Envoy Suggests Un Force for Gaza

Israel, the Palestinians and the UN should consider an international peacekeeping force in Gaza, the UN's new special envoy to the Middle East said today.

The suggestion from Michael Williams came as Israel launched fresh air strikes and arrested more than 30 Hamas officials in response to continuing rocket attacks from Gaza.

Israel has resisted the idea of peacekeepers in Gaza and the occupied West Bank, but its opposition may have been tempered by the effectiveness of Unifil, the UN force sent into Lebanon after last summer's conflict with Hizbullah.

"I'm not sure this (Unifil) is the right model for Gaza," Mr Williams said. "But I think that this is one of the things that we, the UN, and Israel and the Palestinians need to be thinking about for the future."

Mr Williams, who helped put together the international force for southern Lebanon, added. "It goes without saying it would be a hard task to pull it together. But I have no doubt that if we came to that juncture, we could get such an international force."

Earlier, Israeli planes struck the offices of money changers and businesses in the Gaza strip that it said had transferred funding from Iran, Syria and Lebanon for terrorist activities by Hamas and other groups.

"Millions of dollars has been transferred each month to terror organizations in the Gaza Strip, which has enabled the purchase and manufacture of weaponry and the carrying out of attacks against Israeli civilians, including Qassam [rocket] launchings," the military said.

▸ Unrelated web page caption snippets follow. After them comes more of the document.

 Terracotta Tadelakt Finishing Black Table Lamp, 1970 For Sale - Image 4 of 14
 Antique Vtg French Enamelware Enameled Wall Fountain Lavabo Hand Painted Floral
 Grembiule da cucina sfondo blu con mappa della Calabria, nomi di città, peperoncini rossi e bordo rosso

In its roundup of senior Hamas officials, Israel arrested the education minister, Nasser Shaer, considered a pragmatist in the movement.

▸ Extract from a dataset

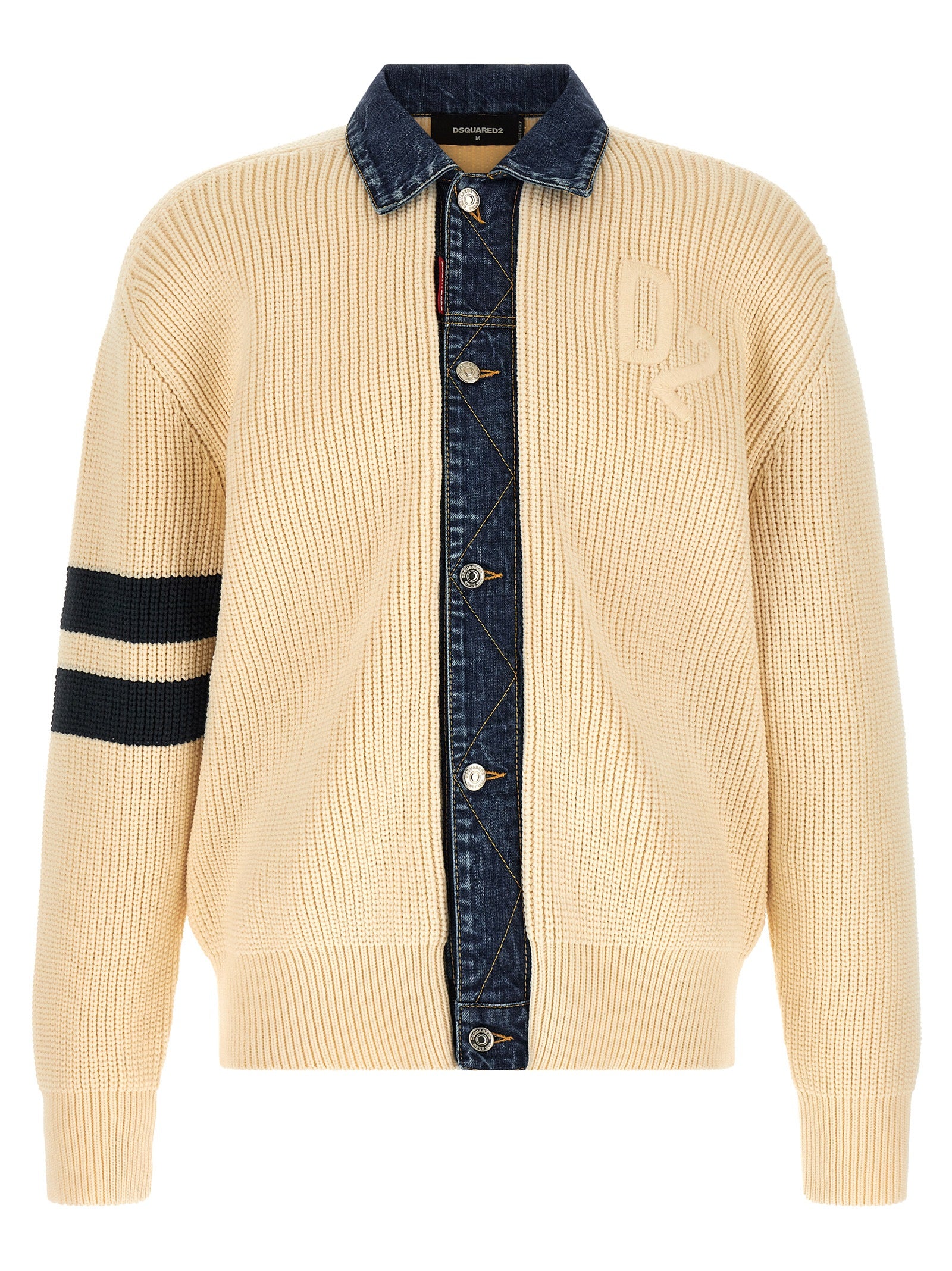 Denim Mix D2 cardigan Beige Cotton Polyamide Sweater, Cardigans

His wife, Huda, said soldiers knocked on the door of their home in the West Bank city of Nablus and took him away.

"I asked them, 'Why are you taking him?' The officer said, 'We have orders'," she told Reuters.

Israeli forces also seized at least three Hamas MPs, the mayor and deputy mayor of Nablus and other Hamas officials in neighboring towns and villages, Hamas officials said.

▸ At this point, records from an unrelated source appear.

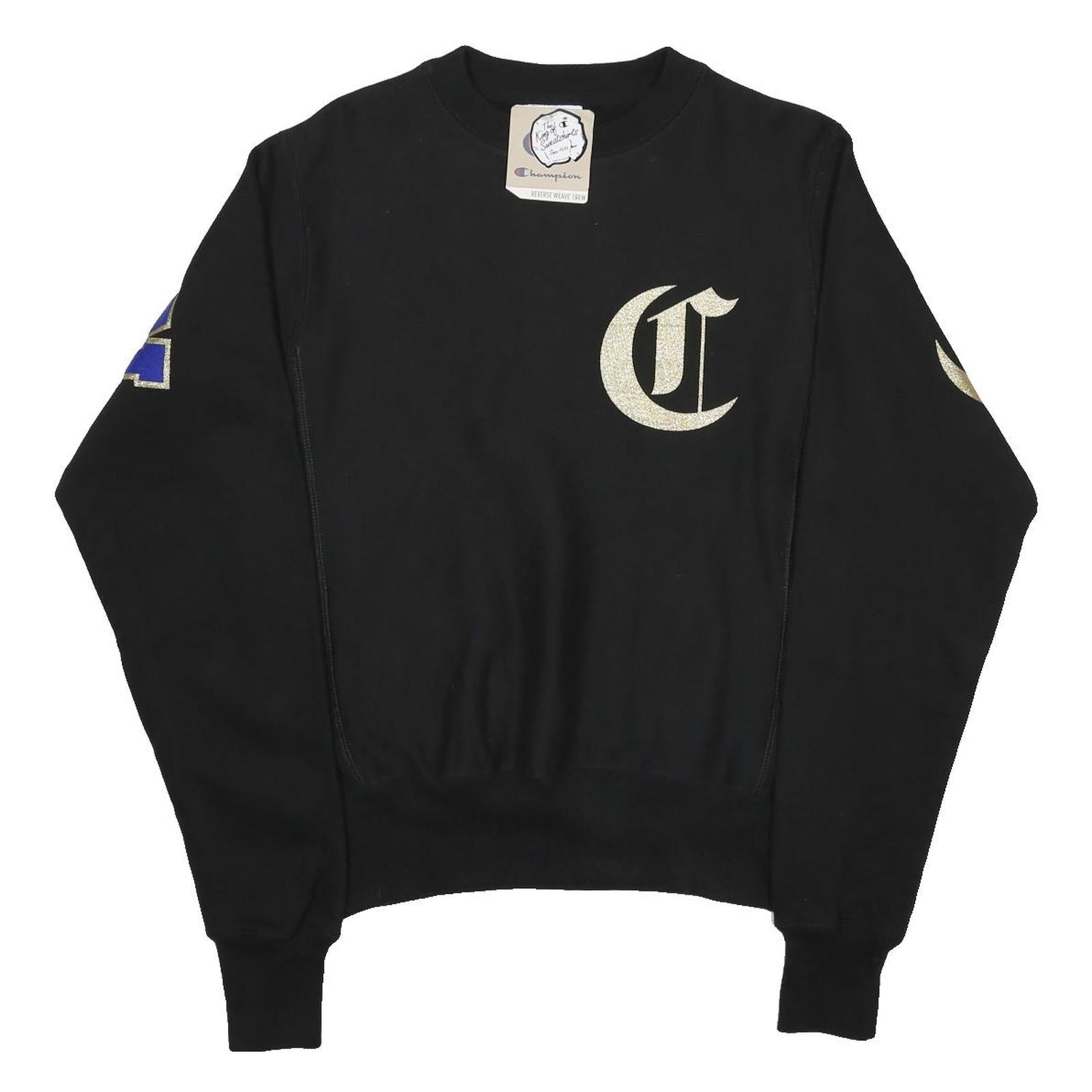 CHAMPION REVERSE WEAVE Mens Black XS Crew Neck Sweatshirt Cotton Blend Champion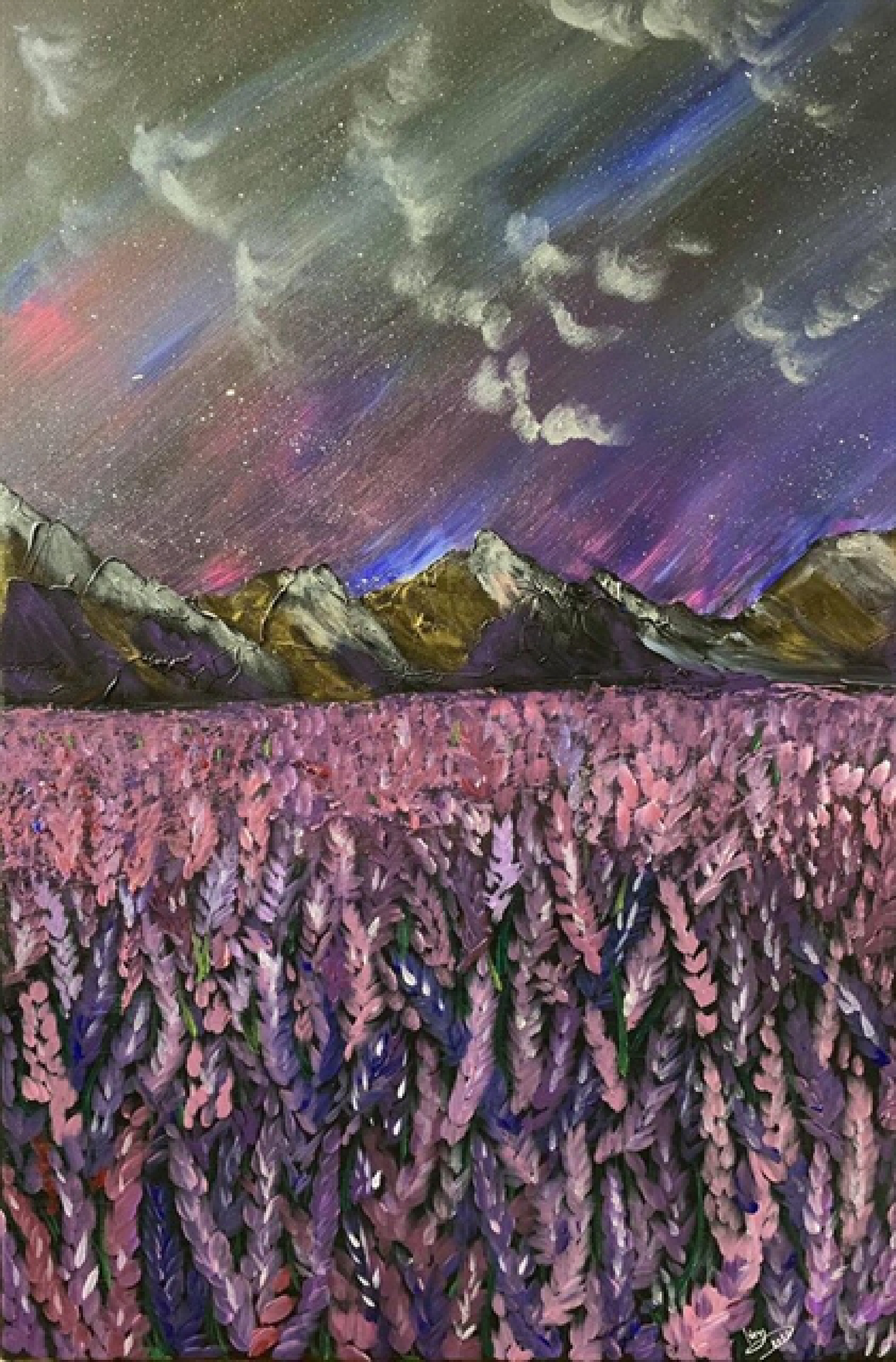 An acrylic painting measuring 40cm by 60cm by Minh Vũ. 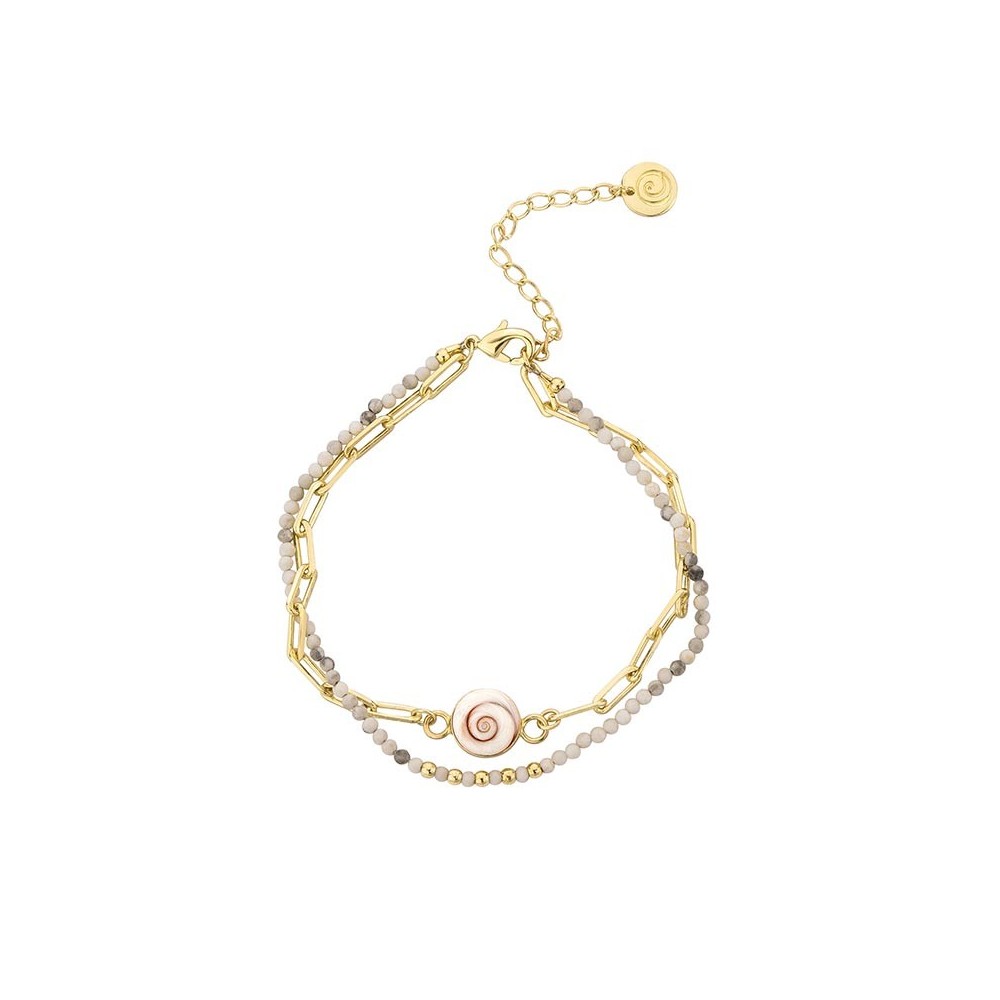 Bracelet oeil de ste lucie et agate POSBC248agateblcMEDI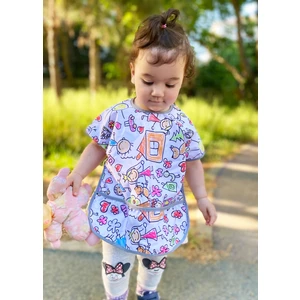 Su Geçirmez Cırtlı Cepli Yarım Kollu Bebek/çocuk Mama Önlüğü 1-3 Yaş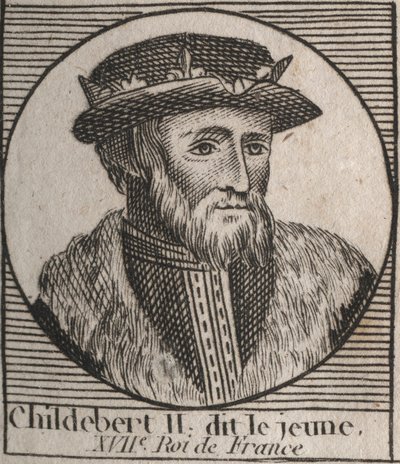 Portrait of Childebert IIdani af Unknown
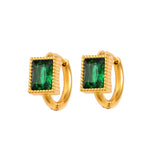Special-interest Design Square Zircon Stainless Steel Earrings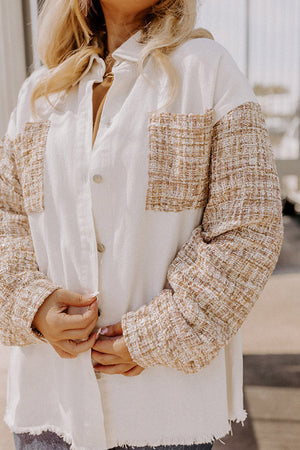 Voluptuous (+) Plus Size White Tweed Patchwork Raw Hem Jacket - women's jacket at TFC&H Co.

Israel last year drew international criticism when it conducted a similar operation last year against Hamas ministers and MPs in the West Bank.

Hamas, whose leaders include the Palestinian prime minister, Ismail Haniyeh, accuses Israel and the west of siding with President Mahmoud Abbas's Fatah faction.

The arrests and air strikes came after Hamas rebuffed Mr Abbas's call for a halt to rocket attacks by Gaza militants on Israeli towns.

The Islamist group and others said they would only consider a halt in rocket attacks if Israel first called off all military operations in Gaza and the West Bank.

Israel has rebuffed similar demands in the past, arguing that its West Bank operations are essential to preventing militant attacks.

Israel's attacks on Gaza come on top of fighting between Hamas Islamists and Mr Abbas's secular Fatah faction in the past week in which 50 Palestinians have died.

The fighting left their two-month-old unity government in tatters.
Israeli air strikes have killed at least 35 Palestinians over the past eight days. Israel says some 200 rockets have been launched into its territory over the same period, killing one woman, injuring dozens and causing significant damage to property.

The Quartet of Middle East peace mediators is scheduled to meet in Berlin on May 30 amid the upsurge of violence not just in Gaza, but also in Lebanon.

"We are greatly concerned about the latest violence and escalation in the Gaza Strip and in parts of Lebanon," a German foreign ministry spokesman said yesterday.

The meeting of Quartet members - the EU, Russia, the UN and the US - will follow a gathering of G8 foreign ministers on the same day in Potsdam.